Group work for DSCI522 Our group number is 17
Date: 11/27/2020
Team members: Pan Fan, Chun Chieh Chang and Sakshi Jain
GitHub repository: https://github.com/UBC-MDS/DSCI522_group17
In this project we built several models to try to predict wine quality given different physicochemical properties and wine type. We built a K-Nearest Neighbor model, Logistic Regression model, Random Forest Model, and Support Vector Machine model. Since there exists an issue of class imbalance in the data set, we will be using f1-score as our validation metric. After we built these models, we found out that Random Forest is the best performing model and it achieved a test score of 0.63. However, despite it being a good score, there is still room for improvement. From our cross validation results, we can see that we are overfitting with Random Forest even after hyperparameter tuning. A solution for this problem will be to increase the number of data when training the model, which is not possible because we have no ways to collect additional data. Another solution for this problem will be to use a more powerful computer to search for more hyperparameter combinations. At the current state we can conclude that our model is usable because it performs better than our baseline model by a large margin and also the accuracy of prediction is over 60%.

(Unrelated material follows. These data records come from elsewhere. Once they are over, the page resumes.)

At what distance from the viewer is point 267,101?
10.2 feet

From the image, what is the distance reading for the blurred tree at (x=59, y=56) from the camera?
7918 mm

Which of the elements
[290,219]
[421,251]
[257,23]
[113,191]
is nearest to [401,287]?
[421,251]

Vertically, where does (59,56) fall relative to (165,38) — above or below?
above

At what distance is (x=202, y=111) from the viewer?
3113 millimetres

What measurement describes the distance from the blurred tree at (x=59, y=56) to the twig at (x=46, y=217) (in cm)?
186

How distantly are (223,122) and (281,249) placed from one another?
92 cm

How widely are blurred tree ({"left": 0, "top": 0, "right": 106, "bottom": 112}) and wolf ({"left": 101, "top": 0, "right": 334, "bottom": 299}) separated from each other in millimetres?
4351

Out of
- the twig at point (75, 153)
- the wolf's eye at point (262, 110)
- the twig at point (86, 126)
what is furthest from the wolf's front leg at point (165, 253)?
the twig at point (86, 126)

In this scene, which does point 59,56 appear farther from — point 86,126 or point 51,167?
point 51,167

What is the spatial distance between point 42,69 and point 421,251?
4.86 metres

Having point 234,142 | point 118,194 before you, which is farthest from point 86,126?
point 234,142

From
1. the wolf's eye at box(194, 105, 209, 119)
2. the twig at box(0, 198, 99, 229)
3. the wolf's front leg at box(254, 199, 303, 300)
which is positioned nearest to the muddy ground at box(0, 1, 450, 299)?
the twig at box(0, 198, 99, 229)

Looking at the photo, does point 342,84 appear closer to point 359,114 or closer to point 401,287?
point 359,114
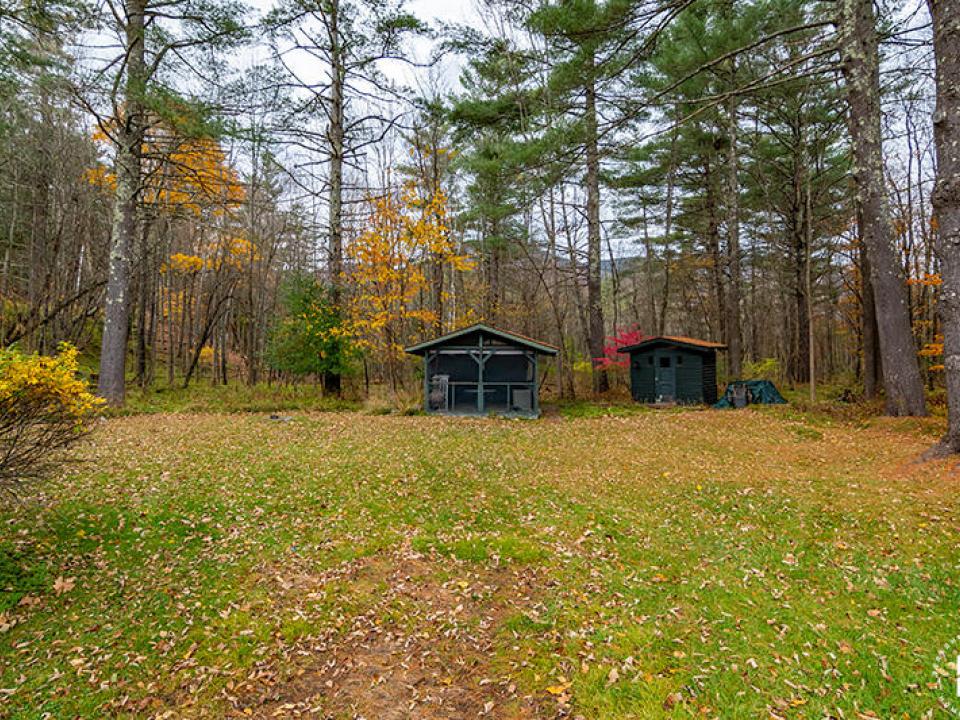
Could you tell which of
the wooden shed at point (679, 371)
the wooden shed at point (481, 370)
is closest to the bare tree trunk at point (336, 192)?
the wooden shed at point (481, 370)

The data set used in this project is sourced from the UCI Machine Learning Repository and can be found here. In terms of the data, the two data sets record the physicochemical properties of the red and white variants of the Vinho Verde wine. We merged these two datasets together and created a new column type of wine
to represent the wine type for each observation. The quality_level
is the target we are interested in predicting and it represents the quality of the wine on a scale of 1 to 10. We will group the quality of wine into three categories and they are "Excellent" if quality_level
is equal to or greater than 7, "Good" if quality_level
is between 4 and 7(exclusive), and "Bad" if quality_level
is less than or equal to 4. We also have a categorical variable wine_type
that we will include as a feature. In total, we have 12 predictors and one output variable.

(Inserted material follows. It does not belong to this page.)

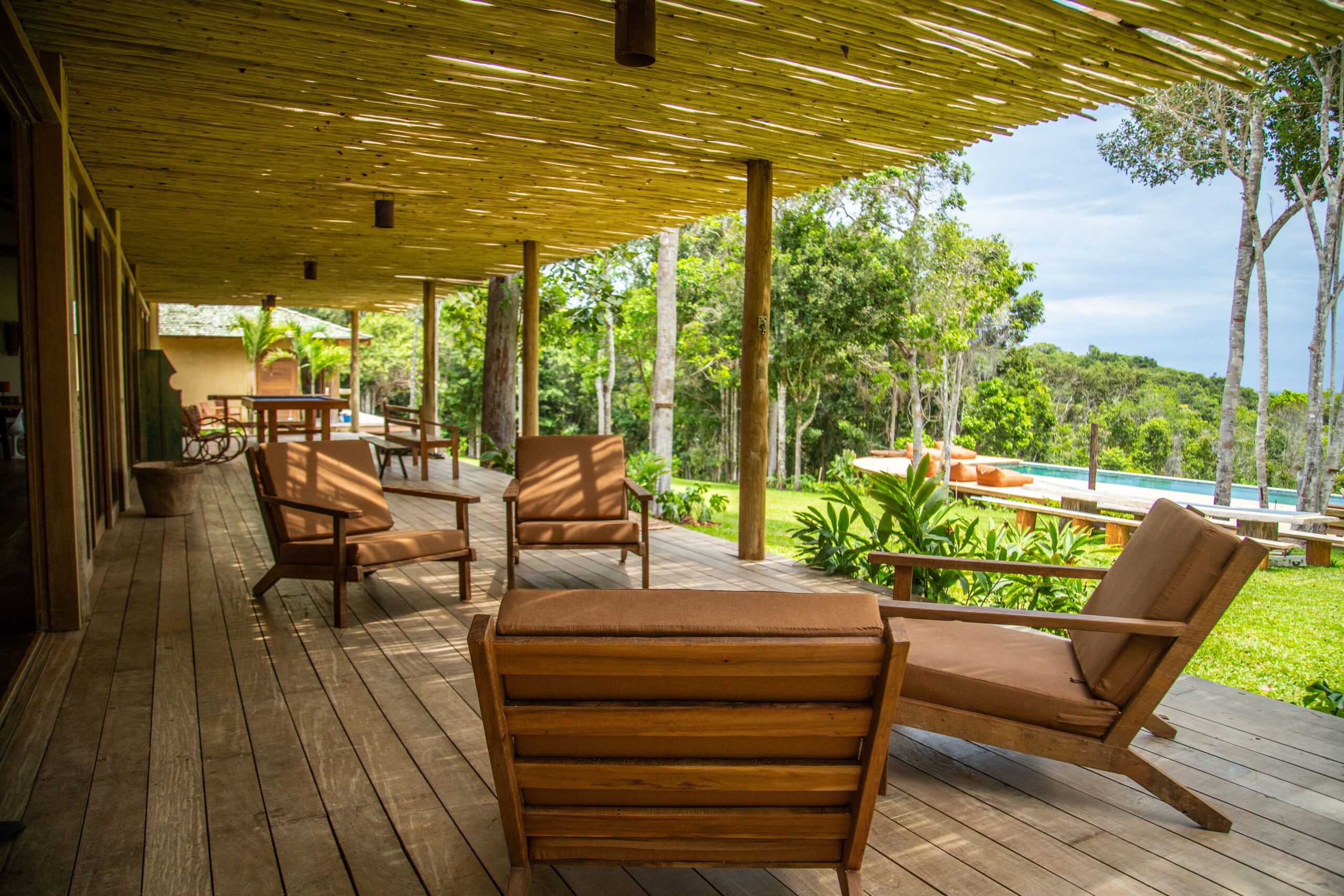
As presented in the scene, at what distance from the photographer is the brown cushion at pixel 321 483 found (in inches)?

A copy of the report can be found here
To replicate the analysis, clone this GitHub repository and run the following commands at the command line/terminal from the root directory of this project:
docker run --rm -v /$(pwd):/home/project jason2762/wine_analysis:latest make -C /home/project all
To delete the results, please run the following commands at the command line/terminal from the root directory of this project:
docker run --rm -v /$(pwd):/home/project jason2762/wine_analysis:latest make -C /home/project clean
To replicate the analysis, clone this GitHub repository and run the following commands using power shell from the root directory of this project:
docker run --rm -it -v <Project_Path>:/home/project jason2762/wine_analysis:latest make -C /home/project all
To delete the results, please run the following commands using power shell from the root directory of this project:
docker run --rm -it -v <Project_Path>:/home/project jason2762/wine_analysis:latest make -C /home/project clean
To replicate the analysis, clone this GitHub repository, install the dependencies listed below, and run the following commands at the command line/terminal from the root directory of this project:
make all
To delete the results, please run the following commands at the command line/terminal from the root directory of this project:
make clean
The Makefile graph is as follows:
Python 3.8.3 and Python packages:
- docopt==0.6.2
- requests==2.23.0
- pandas==1.0.5
- seaborn==0.11.0
- pandocfilters==1.4.2
- scikit-learn== 0.23.2
R 4.0.2 and packages:
- tidyverse==1.3.0
- knitr==1.29
Please refer to the License File here
P. Cortez, A. Cerdeira, F. Almeida, T. Matos and J. Reis. Modeling wine preferences by data mining from physicochemical properties. In Decision Support Systems, Elsevier, 47(4):547-553, 2009.